### EXERCISE INSTRUCTIONS
• 1. In the text on India's secondary aluminum sector, translate this sentence into Spanish: "Under CBAM, this difference is worth approximately €900 to €1,400 per tonne on EU exports."
• 2. Copy the passage of the text on India's secondary aluminum sector from "Key Takeaways" to "dramatic emission reduction." character for character.

### PROVIDED TEXT

Secondary Aluminium in India: Why the Scrap Route Has a 10-Fold CBAM Advantage and How to Build the Business Case
Secondary aluminium from scrap has embedded emissions of approximately 0.5 to 0.8 tCO₂/t — compared to 12 to 18 tCO₂/t for Indian coal-based primary production. Under CBAM, this difference is worth approximately €900 to €1,400 per tonne on EU exports. India’s secondary sector is dramatically under-invested relative to this opportunity. This analysis explains why.
Key Takeaways
- Secondary aluminium is produced by melting and refining aluminium scrap — end-of-life vehicles, beverage cans, building window frames, industrial scrap from machining operations — rather than by the electrolytic reduction of alumina (the Hall-Héroult process). The energy required to melt and refine scrap is approximately 5 to 10 percent of the energy required to produce primary aluminium from bauxite. This dramatic energy reduction translates directly into a dramatic emission reduction.
- India’s secondary aluminium sector is estimated to produce approximately 2 to 2.5 million tonnes per year — a significant volume, but fragmented across thousands of small melting units rather than consolidated into efficient, CBAM-documentable large-scale operations. The typical secondary aluminium producer in India operates at 5,000 to 50,000 tonnes per year, lacks the monitoring and verification infrastructure to generate CBAM-compliant embedded emission data, and has not historically been integrated into the formal supply chains of EU-facing aluminium users.

### SOURCE EXCERPT

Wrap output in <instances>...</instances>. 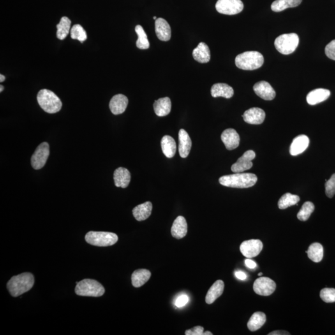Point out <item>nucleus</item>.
<instances>
[{"label":"nucleus","instance_id":"a878e982","mask_svg":"<svg viewBox=\"0 0 335 335\" xmlns=\"http://www.w3.org/2000/svg\"><path fill=\"white\" fill-rule=\"evenodd\" d=\"M224 283L223 281L218 280L214 283L209 290H208L205 302L207 304H213L219 297L223 294Z\"/></svg>","mask_w":335,"mask_h":335},{"label":"nucleus","instance_id":"6e6552de","mask_svg":"<svg viewBox=\"0 0 335 335\" xmlns=\"http://www.w3.org/2000/svg\"><path fill=\"white\" fill-rule=\"evenodd\" d=\"M244 5L241 0H218L216 8L219 13L235 15L241 13Z\"/></svg>","mask_w":335,"mask_h":335},{"label":"nucleus","instance_id":"c9c22d12","mask_svg":"<svg viewBox=\"0 0 335 335\" xmlns=\"http://www.w3.org/2000/svg\"><path fill=\"white\" fill-rule=\"evenodd\" d=\"M315 209V205L311 202H306L304 203L301 209H300L297 214V218L301 221H306L308 220L309 217Z\"/></svg>","mask_w":335,"mask_h":335},{"label":"nucleus","instance_id":"393cba45","mask_svg":"<svg viewBox=\"0 0 335 335\" xmlns=\"http://www.w3.org/2000/svg\"><path fill=\"white\" fill-rule=\"evenodd\" d=\"M154 109L155 112L158 116H166L170 114L172 110L171 99L168 97L158 99L155 101Z\"/></svg>","mask_w":335,"mask_h":335},{"label":"nucleus","instance_id":"37998d69","mask_svg":"<svg viewBox=\"0 0 335 335\" xmlns=\"http://www.w3.org/2000/svg\"><path fill=\"white\" fill-rule=\"evenodd\" d=\"M245 263H246V267L249 268V269H255V268L257 267L256 263L254 262V261L249 260V259H246V260L245 261Z\"/></svg>","mask_w":335,"mask_h":335},{"label":"nucleus","instance_id":"de8ad7c7","mask_svg":"<svg viewBox=\"0 0 335 335\" xmlns=\"http://www.w3.org/2000/svg\"><path fill=\"white\" fill-rule=\"evenodd\" d=\"M213 334H212L211 332H205L204 333H203V335H212Z\"/></svg>","mask_w":335,"mask_h":335},{"label":"nucleus","instance_id":"1a4fd4ad","mask_svg":"<svg viewBox=\"0 0 335 335\" xmlns=\"http://www.w3.org/2000/svg\"><path fill=\"white\" fill-rule=\"evenodd\" d=\"M50 154L49 145L47 142L42 143L37 147L31 157V165L35 170H40L45 165Z\"/></svg>","mask_w":335,"mask_h":335},{"label":"nucleus","instance_id":"a19ab883","mask_svg":"<svg viewBox=\"0 0 335 335\" xmlns=\"http://www.w3.org/2000/svg\"><path fill=\"white\" fill-rule=\"evenodd\" d=\"M188 301L189 297L188 295H181L176 300L175 306L179 307V308H180V307L186 306V305L188 303Z\"/></svg>","mask_w":335,"mask_h":335},{"label":"nucleus","instance_id":"20e7f679","mask_svg":"<svg viewBox=\"0 0 335 335\" xmlns=\"http://www.w3.org/2000/svg\"><path fill=\"white\" fill-rule=\"evenodd\" d=\"M38 103L45 112L54 114L61 111L62 103L54 92L47 89L41 90L37 96Z\"/></svg>","mask_w":335,"mask_h":335},{"label":"nucleus","instance_id":"c85d7f7f","mask_svg":"<svg viewBox=\"0 0 335 335\" xmlns=\"http://www.w3.org/2000/svg\"><path fill=\"white\" fill-rule=\"evenodd\" d=\"M161 149L167 158H173L177 151V144L174 138L170 135H165L161 141Z\"/></svg>","mask_w":335,"mask_h":335},{"label":"nucleus","instance_id":"79ce46f5","mask_svg":"<svg viewBox=\"0 0 335 335\" xmlns=\"http://www.w3.org/2000/svg\"><path fill=\"white\" fill-rule=\"evenodd\" d=\"M204 333V328L201 327V326H197L193 328V329L186 330L185 332L186 335H203Z\"/></svg>","mask_w":335,"mask_h":335},{"label":"nucleus","instance_id":"f03ea898","mask_svg":"<svg viewBox=\"0 0 335 335\" xmlns=\"http://www.w3.org/2000/svg\"><path fill=\"white\" fill-rule=\"evenodd\" d=\"M34 278L30 272H24L12 277L7 284V288L10 294L14 297L27 292L33 287Z\"/></svg>","mask_w":335,"mask_h":335},{"label":"nucleus","instance_id":"0eeeda50","mask_svg":"<svg viewBox=\"0 0 335 335\" xmlns=\"http://www.w3.org/2000/svg\"><path fill=\"white\" fill-rule=\"evenodd\" d=\"M299 43V38L297 34H284L276 39L274 45L281 54L289 55L296 50Z\"/></svg>","mask_w":335,"mask_h":335},{"label":"nucleus","instance_id":"7ed1b4c3","mask_svg":"<svg viewBox=\"0 0 335 335\" xmlns=\"http://www.w3.org/2000/svg\"><path fill=\"white\" fill-rule=\"evenodd\" d=\"M235 62L238 68L242 70H254L263 66L264 57L260 52L247 51L238 55Z\"/></svg>","mask_w":335,"mask_h":335},{"label":"nucleus","instance_id":"e433bc0d","mask_svg":"<svg viewBox=\"0 0 335 335\" xmlns=\"http://www.w3.org/2000/svg\"><path fill=\"white\" fill-rule=\"evenodd\" d=\"M71 38L73 39H77L80 42H84L87 40V34L85 30L80 24H75L71 27L70 31Z\"/></svg>","mask_w":335,"mask_h":335},{"label":"nucleus","instance_id":"473e14b6","mask_svg":"<svg viewBox=\"0 0 335 335\" xmlns=\"http://www.w3.org/2000/svg\"><path fill=\"white\" fill-rule=\"evenodd\" d=\"M57 38L61 40H64L71 31V21L66 16L62 17L61 22L57 24Z\"/></svg>","mask_w":335,"mask_h":335},{"label":"nucleus","instance_id":"c756f323","mask_svg":"<svg viewBox=\"0 0 335 335\" xmlns=\"http://www.w3.org/2000/svg\"><path fill=\"white\" fill-rule=\"evenodd\" d=\"M267 321V316L261 312L254 313L247 323V327L251 332H255L264 325Z\"/></svg>","mask_w":335,"mask_h":335},{"label":"nucleus","instance_id":"c03bdc74","mask_svg":"<svg viewBox=\"0 0 335 335\" xmlns=\"http://www.w3.org/2000/svg\"><path fill=\"white\" fill-rule=\"evenodd\" d=\"M235 276L240 280H246L247 278L246 274L242 271L235 272Z\"/></svg>","mask_w":335,"mask_h":335},{"label":"nucleus","instance_id":"2f4dec72","mask_svg":"<svg viewBox=\"0 0 335 335\" xmlns=\"http://www.w3.org/2000/svg\"><path fill=\"white\" fill-rule=\"evenodd\" d=\"M307 253L310 260L315 263H319L323 257V246L319 243H313L310 246Z\"/></svg>","mask_w":335,"mask_h":335},{"label":"nucleus","instance_id":"39448f33","mask_svg":"<svg viewBox=\"0 0 335 335\" xmlns=\"http://www.w3.org/2000/svg\"><path fill=\"white\" fill-rule=\"evenodd\" d=\"M105 290L102 284L94 279H83L77 283L75 293L81 296L98 297L105 294Z\"/></svg>","mask_w":335,"mask_h":335},{"label":"nucleus","instance_id":"423d86ee","mask_svg":"<svg viewBox=\"0 0 335 335\" xmlns=\"http://www.w3.org/2000/svg\"><path fill=\"white\" fill-rule=\"evenodd\" d=\"M88 244L97 246H112L118 241V237L115 233L107 232H88L85 236Z\"/></svg>","mask_w":335,"mask_h":335},{"label":"nucleus","instance_id":"49530a36","mask_svg":"<svg viewBox=\"0 0 335 335\" xmlns=\"http://www.w3.org/2000/svg\"><path fill=\"white\" fill-rule=\"evenodd\" d=\"M4 80H5V77L1 74V75H0V82H3Z\"/></svg>","mask_w":335,"mask_h":335},{"label":"nucleus","instance_id":"ddd939ff","mask_svg":"<svg viewBox=\"0 0 335 335\" xmlns=\"http://www.w3.org/2000/svg\"><path fill=\"white\" fill-rule=\"evenodd\" d=\"M255 93L261 98L265 100L271 101L276 96V92L272 89L271 85L265 81H261L256 83L253 87Z\"/></svg>","mask_w":335,"mask_h":335},{"label":"nucleus","instance_id":"09e8293b","mask_svg":"<svg viewBox=\"0 0 335 335\" xmlns=\"http://www.w3.org/2000/svg\"><path fill=\"white\" fill-rule=\"evenodd\" d=\"M3 89H4V87L3 86H2V85H1V86H0V92L3 91Z\"/></svg>","mask_w":335,"mask_h":335},{"label":"nucleus","instance_id":"9b49d317","mask_svg":"<svg viewBox=\"0 0 335 335\" xmlns=\"http://www.w3.org/2000/svg\"><path fill=\"white\" fill-rule=\"evenodd\" d=\"M263 243L260 240H249L242 243L240 251L242 255L247 258H252L257 256L262 251Z\"/></svg>","mask_w":335,"mask_h":335},{"label":"nucleus","instance_id":"4be33fe9","mask_svg":"<svg viewBox=\"0 0 335 335\" xmlns=\"http://www.w3.org/2000/svg\"><path fill=\"white\" fill-rule=\"evenodd\" d=\"M131 173L126 168L120 167L115 170L114 180L115 186L126 188L131 181Z\"/></svg>","mask_w":335,"mask_h":335},{"label":"nucleus","instance_id":"a211bd4d","mask_svg":"<svg viewBox=\"0 0 335 335\" xmlns=\"http://www.w3.org/2000/svg\"><path fill=\"white\" fill-rule=\"evenodd\" d=\"M309 138L306 135H300L293 140L290 147V154L292 156H297L301 154L307 149L309 145Z\"/></svg>","mask_w":335,"mask_h":335},{"label":"nucleus","instance_id":"2eb2a0df","mask_svg":"<svg viewBox=\"0 0 335 335\" xmlns=\"http://www.w3.org/2000/svg\"><path fill=\"white\" fill-rule=\"evenodd\" d=\"M266 114L262 109L252 108L246 111L243 115L245 122L249 124L258 125L264 122Z\"/></svg>","mask_w":335,"mask_h":335},{"label":"nucleus","instance_id":"6ab92c4d","mask_svg":"<svg viewBox=\"0 0 335 335\" xmlns=\"http://www.w3.org/2000/svg\"><path fill=\"white\" fill-rule=\"evenodd\" d=\"M171 232L175 239H181L186 236L188 233V224L184 217L179 216L175 219Z\"/></svg>","mask_w":335,"mask_h":335},{"label":"nucleus","instance_id":"bb28decb","mask_svg":"<svg viewBox=\"0 0 335 335\" xmlns=\"http://www.w3.org/2000/svg\"><path fill=\"white\" fill-rule=\"evenodd\" d=\"M152 208L153 206H152V202L149 201L138 205L133 209L134 216L138 221L146 220L152 214Z\"/></svg>","mask_w":335,"mask_h":335},{"label":"nucleus","instance_id":"4c0bfd02","mask_svg":"<svg viewBox=\"0 0 335 335\" xmlns=\"http://www.w3.org/2000/svg\"><path fill=\"white\" fill-rule=\"evenodd\" d=\"M321 299L326 303H334L335 302V289L325 288L320 291Z\"/></svg>","mask_w":335,"mask_h":335},{"label":"nucleus","instance_id":"4468645a","mask_svg":"<svg viewBox=\"0 0 335 335\" xmlns=\"http://www.w3.org/2000/svg\"><path fill=\"white\" fill-rule=\"evenodd\" d=\"M221 139L228 150L237 149L240 144V136L233 129H227L221 135Z\"/></svg>","mask_w":335,"mask_h":335},{"label":"nucleus","instance_id":"f3484780","mask_svg":"<svg viewBox=\"0 0 335 335\" xmlns=\"http://www.w3.org/2000/svg\"><path fill=\"white\" fill-rule=\"evenodd\" d=\"M156 32L157 38L162 41H168L172 36V30L170 24L163 18H157L156 20Z\"/></svg>","mask_w":335,"mask_h":335},{"label":"nucleus","instance_id":"412c9836","mask_svg":"<svg viewBox=\"0 0 335 335\" xmlns=\"http://www.w3.org/2000/svg\"><path fill=\"white\" fill-rule=\"evenodd\" d=\"M329 89H318L310 92L307 96V101L310 105H315L327 100L330 96Z\"/></svg>","mask_w":335,"mask_h":335},{"label":"nucleus","instance_id":"8fccbe9b","mask_svg":"<svg viewBox=\"0 0 335 335\" xmlns=\"http://www.w3.org/2000/svg\"><path fill=\"white\" fill-rule=\"evenodd\" d=\"M262 274H263L262 272H260V273L258 274V276H262Z\"/></svg>","mask_w":335,"mask_h":335},{"label":"nucleus","instance_id":"3c124183","mask_svg":"<svg viewBox=\"0 0 335 335\" xmlns=\"http://www.w3.org/2000/svg\"><path fill=\"white\" fill-rule=\"evenodd\" d=\"M157 19L156 16H154V20H156Z\"/></svg>","mask_w":335,"mask_h":335},{"label":"nucleus","instance_id":"5701e85b","mask_svg":"<svg viewBox=\"0 0 335 335\" xmlns=\"http://www.w3.org/2000/svg\"><path fill=\"white\" fill-rule=\"evenodd\" d=\"M193 56L195 61L200 63H207L211 59V51L206 44L200 43L193 50Z\"/></svg>","mask_w":335,"mask_h":335},{"label":"nucleus","instance_id":"ea45409f","mask_svg":"<svg viewBox=\"0 0 335 335\" xmlns=\"http://www.w3.org/2000/svg\"><path fill=\"white\" fill-rule=\"evenodd\" d=\"M325 54L329 59L335 61V40L330 42L329 45L326 46Z\"/></svg>","mask_w":335,"mask_h":335},{"label":"nucleus","instance_id":"a18cd8bd","mask_svg":"<svg viewBox=\"0 0 335 335\" xmlns=\"http://www.w3.org/2000/svg\"><path fill=\"white\" fill-rule=\"evenodd\" d=\"M269 335H290L289 332L286 331H283V330H278V331H274L268 334Z\"/></svg>","mask_w":335,"mask_h":335},{"label":"nucleus","instance_id":"cd10ccee","mask_svg":"<svg viewBox=\"0 0 335 335\" xmlns=\"http://www.w3.org/2000/svg\"><path fill=\"white\" fill-rule=\"evenodd\" d=\"M151 277V272L149 270L140 269L136 270L132 275V283L134 287L140 288L144 285Z\"/></svg>","mask_w":335,"mask_h":335},{"label":"nucleus","instance_id":"7c9ffc66","mask_svg":"<svg viewBox=\"0 0 335 335\" xmlns=\"http://www.w3.org/2000/svg\"><path fill=\"white\" fill-rule=\"evenodd\" d=\"M302 0H276L271 4V10L281 12L290 8H295L301 4Z\"/></svg>","mask_w":335,"mask_h":335},{"label":"nucleus","instance_id":"58836bf2","mask_svg":"<svg viewBox=\"0 0 335 335\" xmlns=\"http://www.w3.org/2000/svg\"><path fill=\"white\" fill-rule=\"evenodd\" d=\"M325 193L327 197L332 198L335 195V174L332 176L325 183Z\"/></svg>","mask_w":335,"mask_h":335},{"label":"nucleus","instance_id":"f257e3e1","mask_svg":"<svg viewBox=\"0 0 335 335\" xmlns=\"http://www.w3.org/2000/svg\"><path fill=\"white\" fill-rule=\"evenodd\" d=\"M257 181V177L253 173H237L223 176L219 179V182L222 185L233 188H250L255 185Z\"/></svg>","mask_w":335,"mask_h":335},{"label":"nucleus","instance_id":"dca6fc26","mask_svg":"<svg viewBox=\"0 0 335 335\" xmlns=\"http://www.w3.org/2000/svg\"><path fill=\"white\" fill-rule=\"evenodd\" d=\"M128 98L124 94H116L111 99L110 103L111 112L114 115L122 114L128 107Z\"/></svg>","mask_w":335,"mask_h":335},{"label":"nucleus","instance_id":"f704fd0d","mask_svg":"<svg viewBox=\"0 0 335 335\" xmlns=\"http://www.w3.org/2000/svg\"><path fill=\"white\" fill-rule=\"evenodd\" d=\"M135 30L138 38L137 43H136V45L140 49H148L150 47V43L144 28L140 25H137L135 27Z\"/></svg>","mask_w":335,"mask_h":335},{"label":"nucleus","instance_id":"9d476101","mask_svg":"<svg viewBox=\"0 0 335 335\" xmlns=\"http://www.w3.org/2000/svg\"><path fill=\"white\" fill-rule=\"evenodd\" d=\"M276 288V284L275 282L267 277L258 278L253 284V290L256 294L263 296L271 295Z\"/></svg>","mask_w":335,"mask_h":335},{"label":"nucleus","instance_id":"f8f14e48","mask_svg":"<svg viewBox=\"0 0 335 335\" xmlns=\"http://www.w3.org/2000/svg\"><path fill=\"white\" fill-rule=\"evenodd\" d=\"M256 154L253 150H248L239 158L236 163L231 167L233 173H242L250 169L253 164L252 160L255 159Z\"/></svg>","mask_w":335,"mask_h":335},{"label":"nucleus","instance_id":"aec40b11","mask_svg":"<svg viewBox=\"0 0 335 335\" xmlns=\"http://www.w3.org/2000/svg\"><path fill=\"white\" fill-rule=\"evenodd\" d=\"M179 154L182 158H186L191 149L192 142L189 134L184 129L179 131Z\"/></svg>","mask_w":335,"mask_h":335},{"label":"nucleus","instance_id":"72a5a7b5","mask_svg":"<svg viewBox=\"0 0 335 335\" xmlns=\"http://www.w3.org/2000/svg\"><path fill=\"white\" fill-rule=\"evenodd\" d=\"M299 201V196L289 193H286L279 200L278 207L280 209H286L292 205H296Z\"/></svg>","mask_w":335,"mask_h":335},{"label":"nucleus","instance_id":"b1692460","mask_svg":"<svg viewBox=\"0 0 335 335\" xmlns=\"http://www.w3.org/2000/svg\"><path fill=\"white\" fill-rule=\"evenodd\" d=\"M234 94V91L232 87L225 83H216L211 88V95L214 98L223 97L229 99Z\"/></svg>","mask_w":335,"mask_h":335}]
</instances>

### WRITTEN ANSWERS
• 1. En el marco del CBAM, esta diferencia supone aproximadamente entre 900 € y 1.400 € por tonelada en las exportaciones a la UE.

• 2.
Key Takeaways
- Secondary aluminium is produced by melting and refining aluminium scrap — end-of-life vehicles, beverage cans, building window frames, industrial scrap from machining operations — rather than by the electrolytic reduction of alumina (the Hall-Héroult process). The energy required to melt and refine scrap is approximately 5 to 10 percent of the energy required to produce primary aluminium from bauxite. This dramatic energy reduction translates directly into a dramatic emission reduction.